Kubernetes is widely discussed, and widely misunderstood. We here at MemSQL are fans of Kubernetes and the stateful services that have been added to it since its launch, and we’ve used them to build and manage MemSQL Helios. So we are taking the time to explain Kubernetes’ architecture, from the top down, to help you decide whether using Kubernetes is right for you.
What is Kubernetes?
Kubernetes is an open-source orchestrator originally built by Google, now owned and managed by the Cloud Native Computing Foundation (CNCF). Kubernetes is famous for extensibility and for no-downtime rolling updates. Most public and private cloud platforms have push-button mechanisms to spin up a Kubernetes cluster, pooling provisioned cloud resources together into a single platform that can be controlled together.
Kubernetes has made a name for itself as the cloud-native platform for running containers. As a user unfamiliar with this platform, you can find this guide helpful in getting acquainted with the various components of Kubernetes, and getting started running your containers here. As your needs grow, from stateless services to stateful data stores or custom installations, Kubernetes offers extension points that allow you to replace pieces with community extensions or custom-built components.
Kubernetes is quite the weird mouthful. As noted by Dan Richman in Geekwire, “Kubernetes (‘koo-burr-NET-eez’) is the no-doubt-mangled conventional pronunciation of a Greek word, κυβερνήτης, meaning ‘helmsman’ or ‘pilot.’ Get it? Helping you navigate the murky waters of cloud computing…” Because it’s such a wonderfully long word, we often shorten it to “k8s,” which you can think of as “k followed by 8 letters and then s.”
Kubernetes lives in the family of orchestrators, but it’s hardly the only one. Before diving into the specifics of this orchestrator, let’s look at what an orchestrator is in general.
Note. We at MemSQL are great believers in Kubernetes. We use Kubernetes to manage MemSQL Helios, our always-on, elastic, managed MemSQL service in the cloud. (You may have noted how our description of MemSQL Helios resembles descriptions of the capabilities of Kubernetes.) We had to develop a beta Kubernetes Operator for MemSQL to do so. But, even with that effort, we were able to develop and release MemSQL Helios much more quickly, and with a much smaller team, than without it.

▶ _Material provided_:
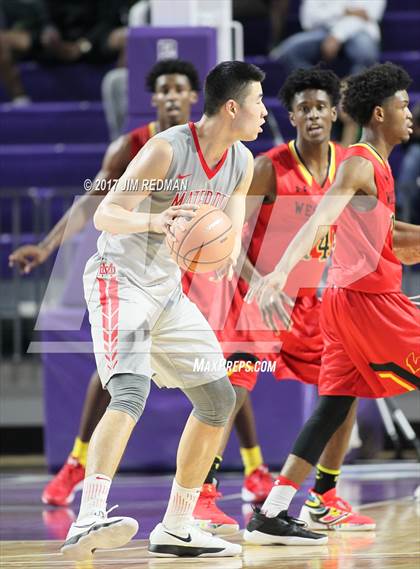 Thumbnail 3 in Mater Dei vs. Wesleyan Christian Academy (City of Palms Classic) photogallery.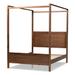 Copper Grove Atabae Platform Canopy Bed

▶ _Directions_:
(a) In the Kubernetes article, which organization now owns and manages Kubernetes?
(b) Reproduce the Kubernetes article from "Kubernetes is quite" to "is in general.", switching "murky" to "choppy".

▶ _Solution set_:
(a) The Cloud Native Computing Foundation (CNCF).

(b)
Kubernetes is quite the weird mouthful. As noted by Dan Richman in Geekwire, “Kubernetes (‘koo-burr-NET-eez’) is the no-doubt-mangled conventional pronunciation of a Greek word, κυβερνήτης, meaning ‘helmsman’ or ‘pilot.’ Get it? Helping you navigate the choppy waters of cloud computing…” Because it’s such a wonderfully long word, we often shorten it to “k8s,” which you can think of as “k followed by 8 letters and then s.”
Kubernetes lives in the family of orchestrators, but it’s hardly the only one. Before diving into the specifics of this orchestrator, let’s look at what an orchestrator is in general.